» **RECORDS TO USE**
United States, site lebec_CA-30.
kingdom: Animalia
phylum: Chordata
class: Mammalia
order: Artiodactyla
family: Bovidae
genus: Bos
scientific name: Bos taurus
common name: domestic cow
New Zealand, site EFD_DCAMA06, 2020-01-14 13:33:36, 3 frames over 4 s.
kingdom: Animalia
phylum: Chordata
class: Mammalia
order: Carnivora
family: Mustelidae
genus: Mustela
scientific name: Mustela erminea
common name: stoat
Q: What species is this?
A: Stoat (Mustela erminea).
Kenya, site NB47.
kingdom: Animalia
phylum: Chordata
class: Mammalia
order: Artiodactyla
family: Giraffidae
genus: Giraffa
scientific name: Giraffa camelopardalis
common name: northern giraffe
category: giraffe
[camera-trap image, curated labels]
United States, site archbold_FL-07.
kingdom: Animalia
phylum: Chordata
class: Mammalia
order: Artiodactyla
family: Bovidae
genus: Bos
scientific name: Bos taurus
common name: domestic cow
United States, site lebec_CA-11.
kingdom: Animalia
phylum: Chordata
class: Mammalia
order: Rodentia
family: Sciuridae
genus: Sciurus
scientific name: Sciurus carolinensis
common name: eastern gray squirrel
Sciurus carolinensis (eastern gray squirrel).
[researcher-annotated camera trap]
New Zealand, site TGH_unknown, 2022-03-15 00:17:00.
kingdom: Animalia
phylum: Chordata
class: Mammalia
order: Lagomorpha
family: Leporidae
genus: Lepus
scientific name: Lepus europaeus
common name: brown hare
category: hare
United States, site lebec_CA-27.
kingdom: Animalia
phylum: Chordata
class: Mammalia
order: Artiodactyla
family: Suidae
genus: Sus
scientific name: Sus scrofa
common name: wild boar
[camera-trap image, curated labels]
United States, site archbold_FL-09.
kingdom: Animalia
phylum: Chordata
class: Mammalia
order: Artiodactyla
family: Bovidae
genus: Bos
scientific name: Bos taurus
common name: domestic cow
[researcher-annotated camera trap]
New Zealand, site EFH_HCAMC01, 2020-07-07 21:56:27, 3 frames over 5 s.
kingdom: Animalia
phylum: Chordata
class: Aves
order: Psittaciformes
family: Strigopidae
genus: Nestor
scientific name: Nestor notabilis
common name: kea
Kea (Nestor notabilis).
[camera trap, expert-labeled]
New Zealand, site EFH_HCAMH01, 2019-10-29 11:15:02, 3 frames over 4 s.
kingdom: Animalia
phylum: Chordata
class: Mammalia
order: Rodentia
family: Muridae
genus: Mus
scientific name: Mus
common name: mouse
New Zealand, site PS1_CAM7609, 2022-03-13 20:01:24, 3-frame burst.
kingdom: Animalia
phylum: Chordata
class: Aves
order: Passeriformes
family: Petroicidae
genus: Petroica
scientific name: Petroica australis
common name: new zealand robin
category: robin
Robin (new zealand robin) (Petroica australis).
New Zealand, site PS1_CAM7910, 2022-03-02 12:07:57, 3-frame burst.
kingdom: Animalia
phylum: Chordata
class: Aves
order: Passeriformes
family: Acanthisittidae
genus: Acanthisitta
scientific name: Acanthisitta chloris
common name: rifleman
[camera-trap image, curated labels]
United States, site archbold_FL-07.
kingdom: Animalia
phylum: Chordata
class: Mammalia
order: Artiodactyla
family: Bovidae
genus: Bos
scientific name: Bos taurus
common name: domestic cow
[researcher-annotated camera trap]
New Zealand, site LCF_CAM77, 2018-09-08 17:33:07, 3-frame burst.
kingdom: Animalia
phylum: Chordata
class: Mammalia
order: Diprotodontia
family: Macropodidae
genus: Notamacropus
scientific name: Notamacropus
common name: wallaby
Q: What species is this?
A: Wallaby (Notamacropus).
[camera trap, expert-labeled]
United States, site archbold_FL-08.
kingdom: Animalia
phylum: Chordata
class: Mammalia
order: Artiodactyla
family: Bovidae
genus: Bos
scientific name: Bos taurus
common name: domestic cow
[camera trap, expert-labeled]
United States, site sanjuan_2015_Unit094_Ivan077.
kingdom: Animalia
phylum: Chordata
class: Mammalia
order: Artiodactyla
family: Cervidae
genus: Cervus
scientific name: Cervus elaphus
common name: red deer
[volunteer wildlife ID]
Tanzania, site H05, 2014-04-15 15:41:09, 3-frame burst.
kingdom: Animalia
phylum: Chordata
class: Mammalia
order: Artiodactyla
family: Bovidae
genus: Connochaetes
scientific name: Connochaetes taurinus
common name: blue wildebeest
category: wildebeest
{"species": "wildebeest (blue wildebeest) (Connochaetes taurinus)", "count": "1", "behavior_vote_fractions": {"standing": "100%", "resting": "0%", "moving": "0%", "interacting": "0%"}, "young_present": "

» **YOUR INSTRUCTIONS**
The answer must be all the lines above that hold the word "States".

» **EXERCISE OUTPUT**
United States, site lebec_CA-30.
United States, site archbold_FL-07.
United States, site lebec_CA-11.
United States, site lebec_CA-27.
United States, site archbold_FL-09.
United States, site archbold_FL-07.
United States, site archbold_FL-08.
United States, site sanjuan_2015_Unit094_Ivan077.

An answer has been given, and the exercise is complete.